Goal 1. Please rewrite the passage of the article on the medieval arms trade starting with "A Blade Has" and going on through "a Syrian bazaar.", with "Venetian" replaced by "Genoese".
Goal 2. According to the article on the medieval arms trade, the armourers of which two cities sold swords to anyone who paid?
Goal 3. Write the next part of the article on the medieval arms trade, picking up after its last sentence.

27 May 2026
■ Medieval History

The Medieval Arms Trade Was Completely Unregulated

The armourers of medieval Milan and Toledo sold swords to anyone who paid, Christian or Muslim. Inside history’s first unregulated global arms market, and why the Crusades were…

11 min read | 2,082 words
The Medieval Arms Trade Was Completely Unregulated

The armourers of medieval Milan and Toledo sold swords to anyone who paid, Christian or Muslim. Inside history’s first unregulated global arms market, and why the Crusades were partly fought with the same blades on both sides. The medieval arms trade was global, ruthless, and completely ignored the Holy War it was supplying.

A Blade Has No Allegiance

The sword that killed him was Milanese. The man who swung it was a Muslim warrior defending Jerusalem. The Crusader it killed had carried a blade forged in Toledo, sold through a Venetian merchant, purchased in a Syrian bazaar.

Nobody found this strange. Nobody tried to stop it.

In the twelfth and thirteenth centuries, while popes declared holy wars and kings pledged their souls to God’s cause, the armourers of Europe were quietly selling their finest work to anyone with gold. Christian, Muslim, Mongol, it made no difference. A sword was a product. War was a market. And the medieval arms trade was one of the most ruthlessly efficient industries the ancient world ever produced.

The Forge Cities That Armed the World

Long before industrial capitalism gave us the concept of a supply chain, two cities had already perfected it for mass violence.

Data provided.

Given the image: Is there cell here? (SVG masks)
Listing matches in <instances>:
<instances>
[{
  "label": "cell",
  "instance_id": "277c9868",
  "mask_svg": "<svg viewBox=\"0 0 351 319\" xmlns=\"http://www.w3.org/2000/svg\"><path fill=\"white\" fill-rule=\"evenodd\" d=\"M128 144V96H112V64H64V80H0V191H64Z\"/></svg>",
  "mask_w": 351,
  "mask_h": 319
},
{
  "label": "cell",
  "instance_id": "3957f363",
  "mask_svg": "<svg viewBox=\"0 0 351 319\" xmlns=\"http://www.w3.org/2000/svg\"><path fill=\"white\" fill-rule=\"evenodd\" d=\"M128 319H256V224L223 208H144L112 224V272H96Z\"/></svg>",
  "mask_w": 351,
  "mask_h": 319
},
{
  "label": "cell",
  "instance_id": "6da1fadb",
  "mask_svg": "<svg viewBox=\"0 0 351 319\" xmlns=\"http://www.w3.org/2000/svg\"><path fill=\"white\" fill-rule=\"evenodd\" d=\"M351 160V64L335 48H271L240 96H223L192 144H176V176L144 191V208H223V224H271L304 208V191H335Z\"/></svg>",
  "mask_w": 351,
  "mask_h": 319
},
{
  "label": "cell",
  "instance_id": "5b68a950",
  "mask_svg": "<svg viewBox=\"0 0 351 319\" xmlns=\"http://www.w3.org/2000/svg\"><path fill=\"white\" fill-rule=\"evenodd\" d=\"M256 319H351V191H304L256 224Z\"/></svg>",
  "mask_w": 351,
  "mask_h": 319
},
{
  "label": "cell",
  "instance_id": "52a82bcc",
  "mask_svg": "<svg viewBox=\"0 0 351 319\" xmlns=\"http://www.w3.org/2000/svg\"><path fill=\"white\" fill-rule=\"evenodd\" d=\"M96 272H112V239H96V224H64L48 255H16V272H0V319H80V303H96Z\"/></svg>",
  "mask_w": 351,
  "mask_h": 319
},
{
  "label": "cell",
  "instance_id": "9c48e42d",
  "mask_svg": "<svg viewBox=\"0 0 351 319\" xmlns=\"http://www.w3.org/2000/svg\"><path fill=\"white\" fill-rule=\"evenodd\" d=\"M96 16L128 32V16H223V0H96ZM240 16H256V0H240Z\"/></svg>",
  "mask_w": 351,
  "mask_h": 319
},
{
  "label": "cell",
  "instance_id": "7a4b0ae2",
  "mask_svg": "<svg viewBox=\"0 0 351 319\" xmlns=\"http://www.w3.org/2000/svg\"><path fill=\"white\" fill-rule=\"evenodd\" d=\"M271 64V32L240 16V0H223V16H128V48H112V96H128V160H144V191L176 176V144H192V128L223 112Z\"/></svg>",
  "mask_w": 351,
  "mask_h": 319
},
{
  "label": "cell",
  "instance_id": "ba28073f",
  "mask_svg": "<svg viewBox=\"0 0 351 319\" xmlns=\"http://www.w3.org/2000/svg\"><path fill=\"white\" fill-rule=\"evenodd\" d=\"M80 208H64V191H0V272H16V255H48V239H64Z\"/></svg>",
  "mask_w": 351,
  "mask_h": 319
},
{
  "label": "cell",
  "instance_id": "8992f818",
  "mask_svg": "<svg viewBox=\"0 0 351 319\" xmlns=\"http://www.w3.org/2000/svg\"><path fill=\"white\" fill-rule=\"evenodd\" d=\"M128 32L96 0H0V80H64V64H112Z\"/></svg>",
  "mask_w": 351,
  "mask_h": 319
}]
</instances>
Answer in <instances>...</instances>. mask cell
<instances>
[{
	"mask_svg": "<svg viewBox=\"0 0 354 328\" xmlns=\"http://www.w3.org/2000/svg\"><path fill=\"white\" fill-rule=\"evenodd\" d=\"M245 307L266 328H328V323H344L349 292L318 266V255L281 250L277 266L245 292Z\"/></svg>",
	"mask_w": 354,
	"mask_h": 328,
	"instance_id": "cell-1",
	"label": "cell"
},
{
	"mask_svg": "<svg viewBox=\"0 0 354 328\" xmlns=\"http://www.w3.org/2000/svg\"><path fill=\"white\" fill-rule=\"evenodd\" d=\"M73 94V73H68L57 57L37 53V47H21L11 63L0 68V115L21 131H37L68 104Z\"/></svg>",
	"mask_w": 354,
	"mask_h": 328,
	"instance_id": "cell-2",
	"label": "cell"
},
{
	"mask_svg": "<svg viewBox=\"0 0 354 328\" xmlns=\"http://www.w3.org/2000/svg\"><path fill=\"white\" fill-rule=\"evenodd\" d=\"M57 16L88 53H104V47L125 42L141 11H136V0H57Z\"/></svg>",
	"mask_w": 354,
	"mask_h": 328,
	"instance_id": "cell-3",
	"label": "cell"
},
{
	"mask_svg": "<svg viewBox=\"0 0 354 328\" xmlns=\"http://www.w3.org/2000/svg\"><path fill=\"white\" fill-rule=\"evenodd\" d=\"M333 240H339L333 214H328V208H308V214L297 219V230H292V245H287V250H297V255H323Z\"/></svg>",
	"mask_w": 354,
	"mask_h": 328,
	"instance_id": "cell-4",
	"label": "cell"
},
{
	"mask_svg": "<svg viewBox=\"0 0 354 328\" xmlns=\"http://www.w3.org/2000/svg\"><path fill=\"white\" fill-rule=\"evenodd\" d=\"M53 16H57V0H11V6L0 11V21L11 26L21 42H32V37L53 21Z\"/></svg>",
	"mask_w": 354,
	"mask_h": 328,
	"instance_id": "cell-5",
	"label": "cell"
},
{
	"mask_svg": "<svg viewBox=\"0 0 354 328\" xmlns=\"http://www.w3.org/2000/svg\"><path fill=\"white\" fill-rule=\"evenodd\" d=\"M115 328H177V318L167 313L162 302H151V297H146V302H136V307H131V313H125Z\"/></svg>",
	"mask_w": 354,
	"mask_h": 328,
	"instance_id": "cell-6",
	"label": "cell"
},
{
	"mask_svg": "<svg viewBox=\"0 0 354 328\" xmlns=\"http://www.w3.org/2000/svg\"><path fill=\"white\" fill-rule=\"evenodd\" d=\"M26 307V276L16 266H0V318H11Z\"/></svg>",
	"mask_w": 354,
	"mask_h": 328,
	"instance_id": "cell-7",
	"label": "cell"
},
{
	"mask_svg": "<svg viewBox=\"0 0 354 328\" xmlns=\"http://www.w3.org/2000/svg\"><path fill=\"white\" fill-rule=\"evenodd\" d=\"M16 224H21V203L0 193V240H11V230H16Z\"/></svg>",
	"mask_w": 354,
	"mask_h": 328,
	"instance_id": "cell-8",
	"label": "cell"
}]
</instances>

Exercise response 1.
A Blade Has No Allegiance

The sword that killed him was Milanese. The man who swung it was a Muslim warrior defending Jerusalem. The Crusader it killed had carried a blade forged in Toledo, sold through a Genoese merchant, purchased in a Syrian bazaar.

Exercise response 2. Milan and Toledo.

Exercise response 3.
Milan and Toledo were the Sheffield and Pittsburgh of medieval weapons manufacturing. Milan, sitting at the crossroads of Alpine trade routes, had been producing armour since at least the eleventh century. By the 1300s, the Milanese workshops of the Missaglia and Negroli families weren’t just local suppliers. They were running what amounted to an international export operation, with agents in Venice, Genoa, and across the eastern Mediterranean.

“The merchants of Venice care more for pepper than for prayers.”

Common pejorative circulating in 13th century European church circles, recorded in various chronicles

Toledo’s blademakers were equally cosmopolitan in outlook, and arguably more sophisticated in craft. The city sat in a Spain that had spent centuries blending Islamic, Jewish, and Christian metallurgical knowledge. Toledo steel was the product of that unlikely cultural fusion: Spanish iron ore, techniques borrowed from Arab smiths, and a finishing process that produced a blade of unusual flexibility and edge retention. When Spanish reconquest eventually forced Muslim craftsmen out of their workshops, many of the secrets left with them, scattering trade knowledge across North Africa and the Levant.

What both cities understood, centuries before anyone put the concept into words, was that your best customer is whoever needs weapons most urgently. In a continent permanently at war with itself, that was everyone.

The Merchants in the Middle

Between the forge and the battlefield stood a figure history has mostly ignored: the arms merchant.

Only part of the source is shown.